To handle these recurrent periods of drought, and to restrict the amount of water removed from a weakened natural environment, the reuse of wastewater, which was previously reserved for use in dry countries, is now also being developed in Europe. The development of advanced technology, particularly the implementation of processes using ultrafiltration membranes or ultraviolet treatment, produce treated water suitable for reuse for agricultural and industrial purposes.

Through its subsidiary Degrémont, SUEZ Environment has developed the largest recycling plant for wastewater treatment in Europe for the city of Milan.
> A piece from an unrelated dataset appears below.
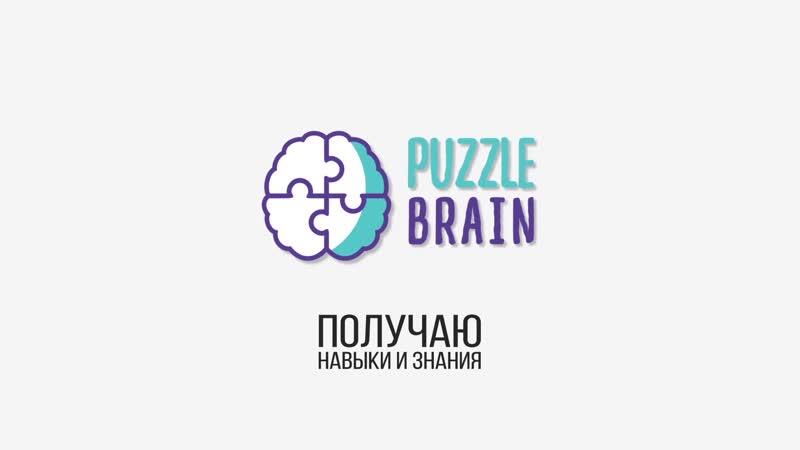 Puzzle Brain - Макияж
The plant went on line in 2005 with enough capacity to serve the equivalent of over 1 million inhabitants (345,000 cubic meters a day), and can recycle treated, disinfected wastewater to irrigate over 22,000 hectares of fruit and vegetable farms with high added value.

Although France is lucky enough to have large water resources, they are unevenly distributed which means that local authorities have to find innovative solutions to meet their various needs.
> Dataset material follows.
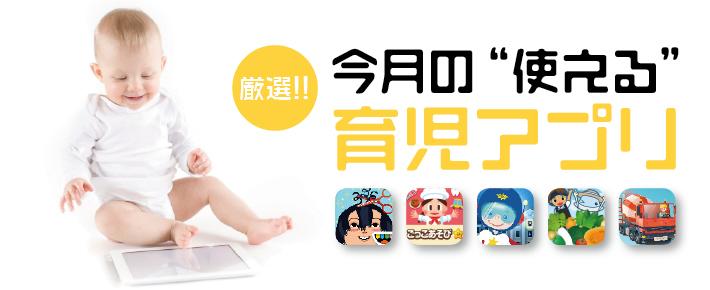 子供だってお仕事がしたい!<br />「プチ職業体験アプリ」5選!!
Degrémont and Lyonnaise des Eaux, SUEZ Environment subsidiaries, have just set up a test project to reuse wastewater in France at the Grau du Roi wastewater treatment plant in the Camargue (South of France). The water recycled by the station will be used to irrigate green spaces in Port Camargue.

The facility was developed by the Group's Research and Development Center, and will be conducting tests on two types of technologies between now and mid-August:
• a technique called membrane ultrafiltration, which consists of filtering the wastewater through organic membranes. The membranes create a complete physical barrier to bacteria and the various elements suspended in the water. The water circulates inside the fiber (a kind of "spaghetti"), which has a wall composed of pores 10,000 times smaller than those in human skin: the ultrafiltration membranes therefore systematically block all particles.
• the second technology uses ultraviolet disinfection. Water in contact with ultraviolet light is completely purified of all its microorganisms.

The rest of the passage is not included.